(Extracted data entries)
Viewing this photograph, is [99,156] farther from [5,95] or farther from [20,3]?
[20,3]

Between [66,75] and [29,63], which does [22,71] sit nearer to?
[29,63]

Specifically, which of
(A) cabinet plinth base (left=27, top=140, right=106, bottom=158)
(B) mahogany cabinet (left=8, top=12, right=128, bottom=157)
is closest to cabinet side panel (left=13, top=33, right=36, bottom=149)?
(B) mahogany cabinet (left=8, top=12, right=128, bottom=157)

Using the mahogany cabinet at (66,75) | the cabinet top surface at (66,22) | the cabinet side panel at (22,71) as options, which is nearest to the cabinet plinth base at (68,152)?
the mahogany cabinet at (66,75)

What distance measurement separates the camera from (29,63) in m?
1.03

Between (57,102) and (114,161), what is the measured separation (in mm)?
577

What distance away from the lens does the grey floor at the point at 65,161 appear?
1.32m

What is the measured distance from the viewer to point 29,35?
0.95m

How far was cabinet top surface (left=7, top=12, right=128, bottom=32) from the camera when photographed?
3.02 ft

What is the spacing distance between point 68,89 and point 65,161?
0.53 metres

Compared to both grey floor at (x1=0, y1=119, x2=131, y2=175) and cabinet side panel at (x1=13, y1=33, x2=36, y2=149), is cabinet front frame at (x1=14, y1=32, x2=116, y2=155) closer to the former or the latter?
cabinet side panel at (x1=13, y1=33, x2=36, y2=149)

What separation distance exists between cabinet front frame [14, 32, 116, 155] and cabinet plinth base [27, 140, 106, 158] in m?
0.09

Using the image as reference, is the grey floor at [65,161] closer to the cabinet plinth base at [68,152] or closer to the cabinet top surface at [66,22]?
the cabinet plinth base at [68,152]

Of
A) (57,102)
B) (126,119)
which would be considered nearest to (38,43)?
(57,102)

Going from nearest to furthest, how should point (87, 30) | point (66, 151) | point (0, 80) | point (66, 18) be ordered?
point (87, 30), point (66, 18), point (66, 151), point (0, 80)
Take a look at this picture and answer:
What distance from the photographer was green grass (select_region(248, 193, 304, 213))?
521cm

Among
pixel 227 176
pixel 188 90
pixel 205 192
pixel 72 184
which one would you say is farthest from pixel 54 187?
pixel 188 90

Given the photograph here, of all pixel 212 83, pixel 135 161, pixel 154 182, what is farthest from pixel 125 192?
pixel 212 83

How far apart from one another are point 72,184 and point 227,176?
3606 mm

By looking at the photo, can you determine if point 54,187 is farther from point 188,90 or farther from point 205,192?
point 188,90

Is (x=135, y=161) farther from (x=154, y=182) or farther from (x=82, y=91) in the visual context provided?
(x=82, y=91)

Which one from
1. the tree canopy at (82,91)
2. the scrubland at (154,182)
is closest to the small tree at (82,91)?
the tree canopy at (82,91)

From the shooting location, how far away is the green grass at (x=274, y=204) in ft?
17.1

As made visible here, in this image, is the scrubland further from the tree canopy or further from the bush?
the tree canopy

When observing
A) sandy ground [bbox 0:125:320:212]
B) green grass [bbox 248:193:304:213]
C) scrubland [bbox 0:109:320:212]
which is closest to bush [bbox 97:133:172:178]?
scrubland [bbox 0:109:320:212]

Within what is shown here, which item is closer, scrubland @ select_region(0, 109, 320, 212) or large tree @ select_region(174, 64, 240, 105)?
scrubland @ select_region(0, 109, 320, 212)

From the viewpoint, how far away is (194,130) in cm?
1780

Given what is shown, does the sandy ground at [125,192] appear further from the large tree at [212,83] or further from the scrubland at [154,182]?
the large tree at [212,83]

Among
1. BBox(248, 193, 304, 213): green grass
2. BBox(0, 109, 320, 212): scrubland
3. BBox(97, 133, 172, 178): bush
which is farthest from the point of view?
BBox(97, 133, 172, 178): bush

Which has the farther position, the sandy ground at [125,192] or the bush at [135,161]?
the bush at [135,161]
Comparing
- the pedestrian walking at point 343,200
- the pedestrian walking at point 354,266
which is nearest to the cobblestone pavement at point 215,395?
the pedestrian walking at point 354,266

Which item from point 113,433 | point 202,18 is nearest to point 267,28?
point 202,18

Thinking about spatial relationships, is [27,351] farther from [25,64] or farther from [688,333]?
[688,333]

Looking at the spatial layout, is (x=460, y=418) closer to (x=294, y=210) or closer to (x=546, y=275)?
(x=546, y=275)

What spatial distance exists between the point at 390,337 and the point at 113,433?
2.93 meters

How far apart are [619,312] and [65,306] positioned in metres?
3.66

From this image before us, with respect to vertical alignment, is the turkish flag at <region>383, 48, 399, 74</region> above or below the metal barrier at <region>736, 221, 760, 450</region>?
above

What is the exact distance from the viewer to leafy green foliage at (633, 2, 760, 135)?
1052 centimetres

→ **Exercise details**: Reproduce only the stretch from the line containing "How far was" through the line containing "0.53 metres", swapping "spacing" for "separation" and leaving everything else unchanged.

→ **Written solution**:
How far was cabinet top surface (left=7, top=12, right=128, bottom=32) from the camera when photographed?
3.02 ft

What is the separation distance between point 68,89 and point 65,161?
0.53 metres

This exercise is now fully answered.